→ 页面:
★ ★ ★ ★

中缀表达式、后缀表达式、调度场算法、表达式树
前言
终于抽出时间更新了 QAQ
忘了今年哪场网络赛,有道Call of Accepted,通过人数很多,队友说去看看那个?我说不了不了,虽然我知道是水题,但是那个算法我不会啊!
终究欠的总是要还的 _(:з」∠)_
- 后缀表达式
https://blog.csdn.net/Antineutrino/article/details/6763722
https://liam0205.me/2016/12/14/Shunting-Yard-Algorithm/
https://blog.csdn.net/walkerkalr/article/details/22798365 - 表达式树
https://blog.csdn.net/buaa_shang/article/details/9124075
简单计算器 - HDU - 1237
思路
模板题(而且还没括号 = =||)

★ ★ ★ ★

→ 执行任务: 逐字抄录上面这篇讲中缀表达式与后缀表达式的页面全文。 后面的条目与此无关。

★ ★ ★ ★

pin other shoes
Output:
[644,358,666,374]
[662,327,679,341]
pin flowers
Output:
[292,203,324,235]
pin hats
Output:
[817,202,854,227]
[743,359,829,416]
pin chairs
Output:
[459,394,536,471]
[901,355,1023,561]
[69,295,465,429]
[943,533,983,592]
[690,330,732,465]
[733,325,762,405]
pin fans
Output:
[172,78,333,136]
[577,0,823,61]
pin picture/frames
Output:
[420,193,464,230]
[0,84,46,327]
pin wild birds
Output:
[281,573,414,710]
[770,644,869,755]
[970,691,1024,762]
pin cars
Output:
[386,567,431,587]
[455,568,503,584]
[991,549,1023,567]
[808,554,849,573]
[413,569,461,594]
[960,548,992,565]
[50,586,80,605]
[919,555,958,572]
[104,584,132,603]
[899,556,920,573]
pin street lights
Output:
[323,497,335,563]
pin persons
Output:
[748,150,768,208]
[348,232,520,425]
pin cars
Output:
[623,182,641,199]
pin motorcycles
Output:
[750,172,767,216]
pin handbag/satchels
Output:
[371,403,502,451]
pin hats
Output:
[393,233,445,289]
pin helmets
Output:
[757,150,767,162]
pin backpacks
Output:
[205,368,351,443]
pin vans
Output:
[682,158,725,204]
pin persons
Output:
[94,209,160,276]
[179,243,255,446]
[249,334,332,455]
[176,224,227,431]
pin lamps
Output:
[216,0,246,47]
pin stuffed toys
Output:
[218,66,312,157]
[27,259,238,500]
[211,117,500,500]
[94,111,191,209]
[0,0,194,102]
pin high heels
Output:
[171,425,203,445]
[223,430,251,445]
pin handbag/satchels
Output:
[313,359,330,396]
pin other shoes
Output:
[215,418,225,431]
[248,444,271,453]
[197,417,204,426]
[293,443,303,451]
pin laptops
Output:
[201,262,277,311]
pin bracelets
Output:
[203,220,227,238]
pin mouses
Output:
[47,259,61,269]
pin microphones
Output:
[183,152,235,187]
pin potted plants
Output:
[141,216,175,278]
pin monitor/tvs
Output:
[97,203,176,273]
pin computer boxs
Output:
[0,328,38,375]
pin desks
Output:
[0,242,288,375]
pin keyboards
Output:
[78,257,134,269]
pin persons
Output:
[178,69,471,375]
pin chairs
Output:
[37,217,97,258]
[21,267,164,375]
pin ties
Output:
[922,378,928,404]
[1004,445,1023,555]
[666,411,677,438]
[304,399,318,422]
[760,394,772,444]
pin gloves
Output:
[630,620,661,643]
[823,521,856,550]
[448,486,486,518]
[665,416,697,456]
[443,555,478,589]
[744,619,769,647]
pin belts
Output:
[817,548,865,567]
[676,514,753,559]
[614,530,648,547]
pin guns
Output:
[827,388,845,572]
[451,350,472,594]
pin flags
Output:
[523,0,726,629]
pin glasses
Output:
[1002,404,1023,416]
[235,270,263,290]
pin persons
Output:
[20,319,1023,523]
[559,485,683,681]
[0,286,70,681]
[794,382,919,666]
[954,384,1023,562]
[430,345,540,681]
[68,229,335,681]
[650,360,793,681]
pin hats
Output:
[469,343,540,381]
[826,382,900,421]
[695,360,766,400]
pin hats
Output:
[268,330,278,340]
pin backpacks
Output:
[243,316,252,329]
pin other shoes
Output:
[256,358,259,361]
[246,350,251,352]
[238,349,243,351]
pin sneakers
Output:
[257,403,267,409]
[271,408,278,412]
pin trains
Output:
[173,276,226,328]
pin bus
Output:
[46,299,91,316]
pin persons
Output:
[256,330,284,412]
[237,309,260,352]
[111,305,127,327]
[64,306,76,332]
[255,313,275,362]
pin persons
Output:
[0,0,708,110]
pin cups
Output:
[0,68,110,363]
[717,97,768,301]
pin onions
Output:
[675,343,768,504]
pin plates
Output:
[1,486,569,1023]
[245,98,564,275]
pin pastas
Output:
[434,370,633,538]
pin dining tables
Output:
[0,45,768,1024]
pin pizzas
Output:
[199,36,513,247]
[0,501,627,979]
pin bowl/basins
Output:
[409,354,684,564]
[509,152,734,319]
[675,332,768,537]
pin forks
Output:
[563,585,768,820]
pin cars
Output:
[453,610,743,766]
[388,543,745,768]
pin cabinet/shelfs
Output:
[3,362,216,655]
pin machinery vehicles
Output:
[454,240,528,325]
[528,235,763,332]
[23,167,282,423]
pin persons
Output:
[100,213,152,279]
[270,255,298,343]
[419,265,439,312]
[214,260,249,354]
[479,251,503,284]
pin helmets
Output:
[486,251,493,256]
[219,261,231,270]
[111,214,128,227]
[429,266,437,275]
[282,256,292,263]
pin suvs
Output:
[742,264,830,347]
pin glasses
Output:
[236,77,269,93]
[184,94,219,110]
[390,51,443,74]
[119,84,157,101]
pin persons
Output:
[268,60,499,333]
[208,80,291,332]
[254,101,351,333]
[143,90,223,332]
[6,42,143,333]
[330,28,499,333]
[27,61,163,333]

★ ★ ★ ★

→ 参考解答:
中缀表达式、后缀表达式、调度场算法、表达式树
前言
终于抽出时间更新了 QAQ
忘了今年哪场网络赛,有道Call of Accepted,通过人数很多,队友说去看看那个?我说不了不了,虽然我知道是水题,但是那个算法我不会啊!
终究欠的总是要还的 _(:з」∠)_
- 后缀表达式
https://blog.csdn.net/Antineutrino/article/details/6763722
https://liam0205.me/2016/12/14/Shunting-Yard-Algorithm/
https://blog.csdn.net/walkerkalr/article/details/22798365 - 表达式树
https://blog.csdn.net/buaa_shang/article/details/9124075
简单计算器 - HDU - 1237
思路
模板题(而且还没括号 = =||)